I found this original recipe a little bit overpowering with the coconut and almond taste compared to my usual T.A / Restaurant CTM, I ommitted honey because I felt it doesn't need it. I have added the odd tsp of sugar when my base hasn't quite hit the sweetness level, but thats just cooking by taste.
I upped the amount of methi because I like the flavour.
The change in the pre cooked chicken was because the new recipe delivered a simpler, healthier and flavoursome tika.
Its still a CTM, just my adaption of the origonal recipe.
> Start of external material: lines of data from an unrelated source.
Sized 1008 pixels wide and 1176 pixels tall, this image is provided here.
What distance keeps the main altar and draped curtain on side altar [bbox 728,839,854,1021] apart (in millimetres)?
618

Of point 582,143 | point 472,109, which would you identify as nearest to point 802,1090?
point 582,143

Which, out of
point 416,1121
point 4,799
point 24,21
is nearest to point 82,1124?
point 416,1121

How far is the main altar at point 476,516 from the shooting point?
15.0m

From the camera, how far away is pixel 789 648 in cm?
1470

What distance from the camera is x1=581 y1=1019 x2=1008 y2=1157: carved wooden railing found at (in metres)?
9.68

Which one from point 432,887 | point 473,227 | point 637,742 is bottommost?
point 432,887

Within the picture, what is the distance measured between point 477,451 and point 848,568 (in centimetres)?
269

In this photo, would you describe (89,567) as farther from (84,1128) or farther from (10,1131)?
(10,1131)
I certainly wouldnt ask a restaurant to change how they cook their dishes, but I do have prefered restaurants for specific dishes, as a dish will taste slightly different from 1 restaurant to the next. Maybe they have different recipes too  :-X
#208
I do like a rib eye for the sweet flavour, but it has to be cooked hard and fast.

My cheap cut also allowed me to share it and get my kids appreciating the medium rare style (which they loved)
#209
My sister in law uses my Tika Masala recipe to the letter and all her fam cant get enough of it.
4 people at work have asked for the recipe and I know at least 1 has used it.
Last week 4 people asked for my onion bahji recipe after tasting some I took in to work.

Better than all that, the wife is cooking more home made food now rather than doing the freezer to oven style of cooking, she must feel outdone by my skillz ;)
#210
I just cooked myself a cheap cut of steak and it was one of the best I have had ever.
Morisons 'beefsteak', had a nice marbling and about 3/4" thick. ?2.46
Seasoned with salt, black pepper and garlic granules and fried, after I fried the onions, for 1.5 mins per side, seasoning the second side just before I flipped it.
Served with onions and 'double cooked'  chips, fried in lard.... it was awesome.

Now, I have had sirloin, t-bone, fillet and rib eye before and I can honestly say that this was as good as any of those in terms of flavour, tenderness and juicyness.

I cant be done with additional sauces, if its cooked right its served in its own sauce  8)

So whats your prefered cut and style?